この制度が高齢者の働き控えに繋がっているとして、厚労省はきょうの年金部会で見直しの案を示しました。
▼制度を廃止する案のほか、▼減額される基準を月50万円から月62万円、または71万円に引き上げる案が示されました。廃止や引き上げにより、働く高齢者が受け取る厚生年金の額は増えますが、将来世代が受け取る年金の給付水準は低下することになります。
一方、現役世代の厚生年金保険料についても見直し案が示されました。
保険料は収入に応じて負担額が決まっていて、現在は基準となる月収の上限が65万円となっています。所得の高い人がより多くの保険料を納めることで年金の財源を安定させるため、基準となる上限を75万円~98万円の間に引き上げる案が示されました。

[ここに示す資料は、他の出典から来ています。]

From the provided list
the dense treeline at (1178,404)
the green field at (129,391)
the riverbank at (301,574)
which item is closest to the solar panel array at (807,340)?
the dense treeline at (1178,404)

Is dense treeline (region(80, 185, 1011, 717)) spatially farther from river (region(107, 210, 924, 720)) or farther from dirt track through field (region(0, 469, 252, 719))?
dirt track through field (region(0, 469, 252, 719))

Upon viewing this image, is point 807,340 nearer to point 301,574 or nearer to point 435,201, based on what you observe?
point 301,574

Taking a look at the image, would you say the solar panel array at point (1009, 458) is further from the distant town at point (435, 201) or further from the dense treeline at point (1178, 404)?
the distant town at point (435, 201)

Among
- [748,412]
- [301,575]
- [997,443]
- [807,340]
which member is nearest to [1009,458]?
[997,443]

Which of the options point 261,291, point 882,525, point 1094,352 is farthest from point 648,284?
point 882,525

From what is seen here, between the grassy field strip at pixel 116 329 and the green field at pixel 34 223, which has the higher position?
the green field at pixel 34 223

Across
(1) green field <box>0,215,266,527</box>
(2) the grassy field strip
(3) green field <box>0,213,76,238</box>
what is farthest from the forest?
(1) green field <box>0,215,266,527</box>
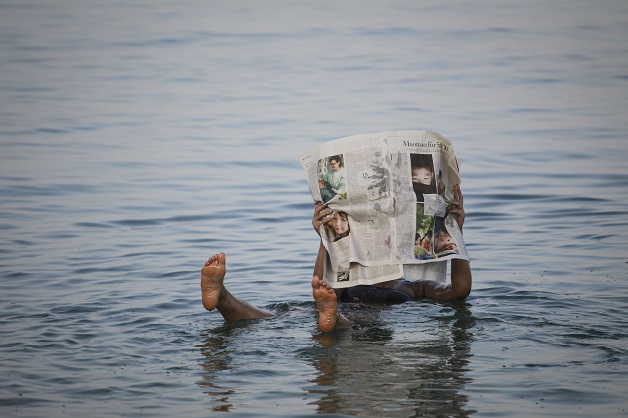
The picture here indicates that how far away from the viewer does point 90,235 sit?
7.85 meters

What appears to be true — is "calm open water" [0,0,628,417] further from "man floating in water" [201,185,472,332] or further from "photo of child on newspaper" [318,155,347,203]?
"photo of child on newspaper" [318,155,347,203]

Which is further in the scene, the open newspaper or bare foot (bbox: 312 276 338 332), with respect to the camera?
the open newspaper

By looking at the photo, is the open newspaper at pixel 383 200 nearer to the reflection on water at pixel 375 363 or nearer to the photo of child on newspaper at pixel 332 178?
the photo of child on newspaper at pixel 332 178

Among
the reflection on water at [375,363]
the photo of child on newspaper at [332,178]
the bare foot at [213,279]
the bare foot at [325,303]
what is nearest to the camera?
the reflection on water at [375,363]

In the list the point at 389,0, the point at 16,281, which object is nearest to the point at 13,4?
the point at 389,0

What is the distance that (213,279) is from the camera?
5039 mm

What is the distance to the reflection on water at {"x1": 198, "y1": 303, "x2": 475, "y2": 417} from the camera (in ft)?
13.6

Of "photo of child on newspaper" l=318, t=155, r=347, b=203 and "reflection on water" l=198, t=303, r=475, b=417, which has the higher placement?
"photo of child on newspaper" l=318, t=155, r=347, b=203

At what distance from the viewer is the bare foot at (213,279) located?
5023mm

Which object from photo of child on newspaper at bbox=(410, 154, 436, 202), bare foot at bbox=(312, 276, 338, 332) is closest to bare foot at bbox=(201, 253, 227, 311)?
bare foot at bbox=(312, 276, 338, 332)

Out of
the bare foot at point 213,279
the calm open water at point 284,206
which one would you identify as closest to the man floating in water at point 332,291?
the bare foot at point 213,279

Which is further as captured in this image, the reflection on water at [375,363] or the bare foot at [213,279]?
the bare foot at [213,279]

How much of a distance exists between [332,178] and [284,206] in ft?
11.2

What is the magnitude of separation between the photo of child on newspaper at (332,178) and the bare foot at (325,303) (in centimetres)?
70
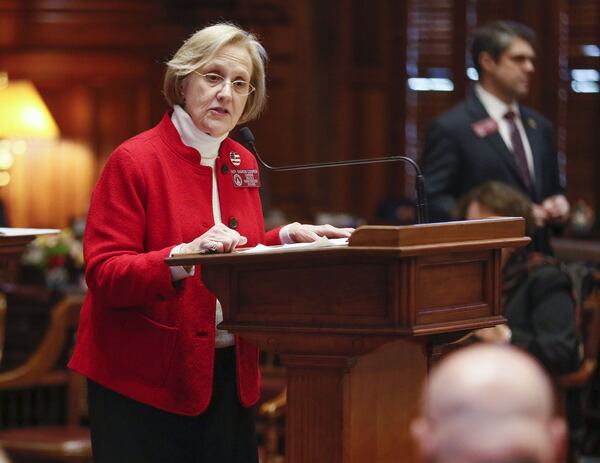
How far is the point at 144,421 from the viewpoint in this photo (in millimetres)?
2777

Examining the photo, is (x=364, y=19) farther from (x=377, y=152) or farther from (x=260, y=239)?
(x=260, y=239)

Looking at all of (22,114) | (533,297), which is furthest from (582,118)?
(533,297)

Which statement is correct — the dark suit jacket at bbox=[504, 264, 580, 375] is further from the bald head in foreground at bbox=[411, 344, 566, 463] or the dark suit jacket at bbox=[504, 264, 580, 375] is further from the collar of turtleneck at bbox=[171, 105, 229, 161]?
the bald head in foreground at bbox=[411, 344, 566, 463]

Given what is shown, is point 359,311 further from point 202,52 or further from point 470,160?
point 470,160

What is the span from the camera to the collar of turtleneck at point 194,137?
284cm

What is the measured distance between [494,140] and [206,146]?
2129 mm

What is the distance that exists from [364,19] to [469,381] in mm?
9628

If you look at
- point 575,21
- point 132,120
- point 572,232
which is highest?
point 575,21

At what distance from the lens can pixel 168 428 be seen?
279 centimetres

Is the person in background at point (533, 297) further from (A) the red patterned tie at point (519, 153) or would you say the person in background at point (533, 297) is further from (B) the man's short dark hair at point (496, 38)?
(B) the man's short dark hair at point (496, 38)

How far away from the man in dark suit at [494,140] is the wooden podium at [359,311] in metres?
1.93

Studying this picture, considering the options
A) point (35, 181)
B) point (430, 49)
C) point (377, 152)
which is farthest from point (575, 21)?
point (35, 181)

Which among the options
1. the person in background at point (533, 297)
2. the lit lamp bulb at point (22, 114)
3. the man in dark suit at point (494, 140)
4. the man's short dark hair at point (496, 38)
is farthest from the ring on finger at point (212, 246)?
the lit lamp bulb at point (22, 114)

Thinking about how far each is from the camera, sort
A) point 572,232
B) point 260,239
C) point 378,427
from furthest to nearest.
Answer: point 572,232
point 260,239
point 378,427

さらに、きょうの年金部会では基礎年金の将来の給付を底上げするための議論も行われています。厚生年金の積立金の一部を基礎年金の給付に充てることで、将来の基礎年金の給付水準がおよそ3割引き上げられる見通しです。
これにより、国民年金だけでなく、厚生年金受給者の基礎年金部分も引き上げられることになりますが、基礎年金の引き上げに伴い、将来的には数兆円規模の国庫負担が生じることになります。
厚労省はこれらの案について、年末までに議論を取りまとめたい考えです。